---- Passage

Senator for Queensland
- In office 11 July 1987 – 30 June 1996

Personal details
- Born: 24 March 1929 Rockhampton, Queensland, Australia
- Died: 29 May 2007 (aged 78) Brisbane, Queensland, Australia
- Party: Labor
- Occupation: Welder, trade unionist

= Bryant Burns =

Australian politician (1929–2007)

Bryant Robert Burns (24 March 1929 – 29 May 2007) was an Australian politician. He was a member of the Australian Labor Party (ALP) and served as a Senator for Queensland from 1987 to 1996. He was a welder by profession and was state president of the Amalgamated Metal Workers' Union (AMWU) before entering parliament.

==Early life==
Burns was born on 24 March 1929 in Rockhampton, Queensland, the son of Alice Charlotte (née Wassman) and Charles Robert Burns. He attended Leichhardt Ward Boys' School, leaving at the age of 13. He worked as a stockman and horsebreaker in North Queensland for three years before returning to Rockhampton. He subsequently completed an apprenticeship as a boilermaker at the Rockhampton Railway Workshops.

--------

Can you continue the Bryant Burns biography from its last sentence?

---- Records provided

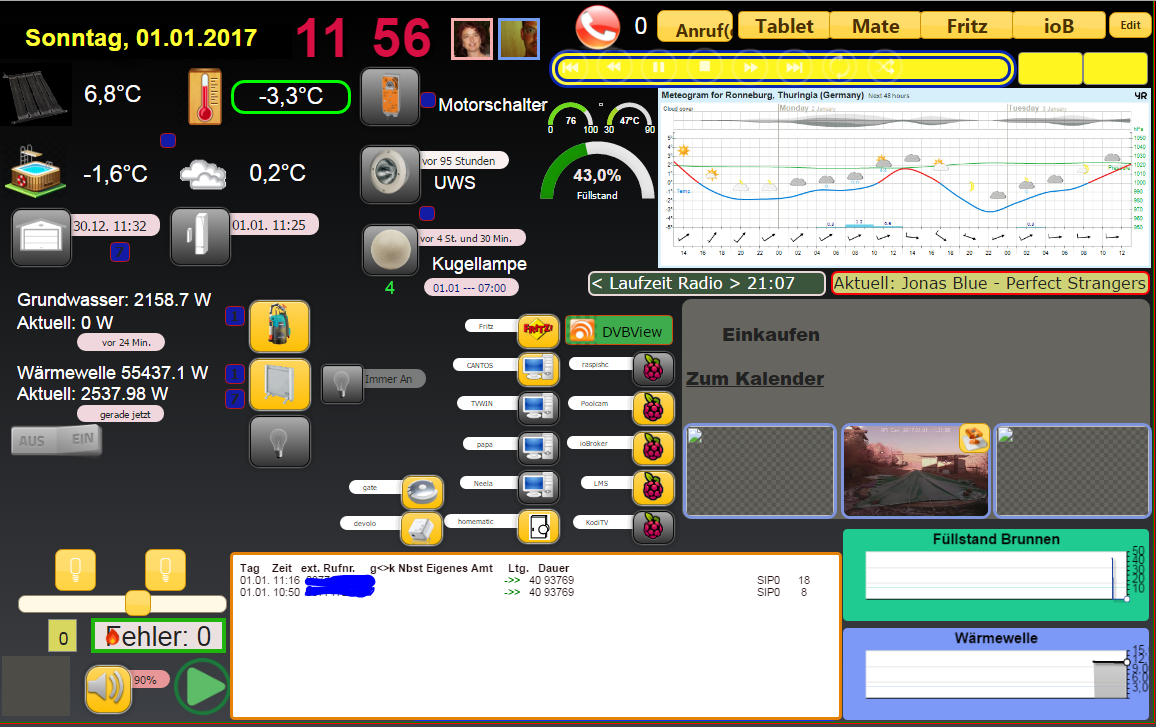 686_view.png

--------
---- Records provided

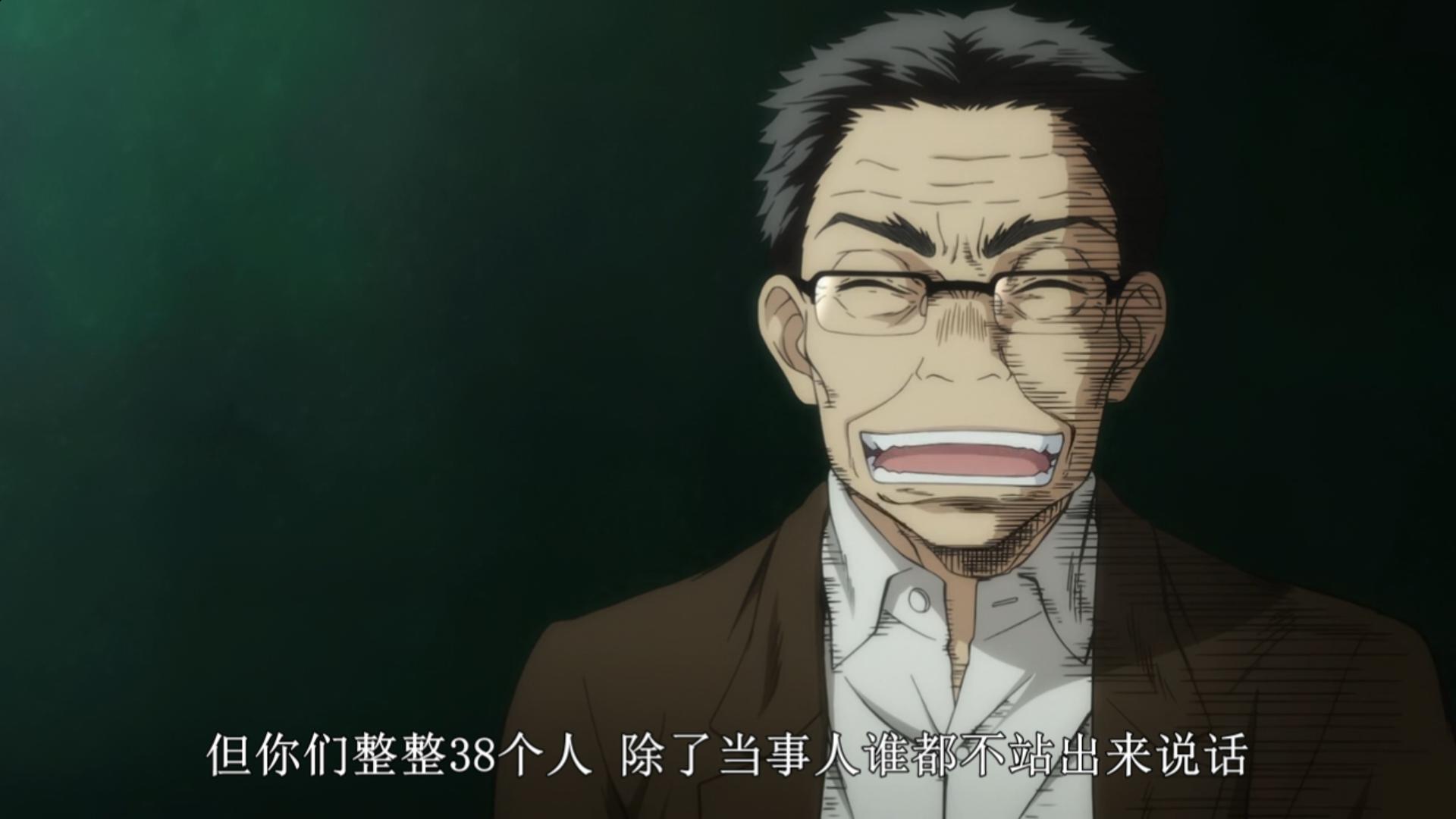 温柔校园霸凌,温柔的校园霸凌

--------

Answer space:
==Career==
In 1956, Burns began working as a welder for the Brisbane City Council. He later worked at the Kangaroo Point shipyard before becoming an organiser with the Boilermakers' and Blacksmiths' Society in 1969. His union was subsequently merged into the Amalgamated Metal Workers' Union (AMWU), of which he became state president in 1977.

==Politics==
Burns was an unsuccessful ALP candidate for the Senate at the 1984 federal election. A member of the Labor Left faction, he secured the backing of outspoken left-winger George Georges and was elevated to a winnable position on the party's ticket at the 1987 election. He was re-elected at the 1990 election and retired at the end of his term in 1996. He was a deputy whip from 1993 to 1996.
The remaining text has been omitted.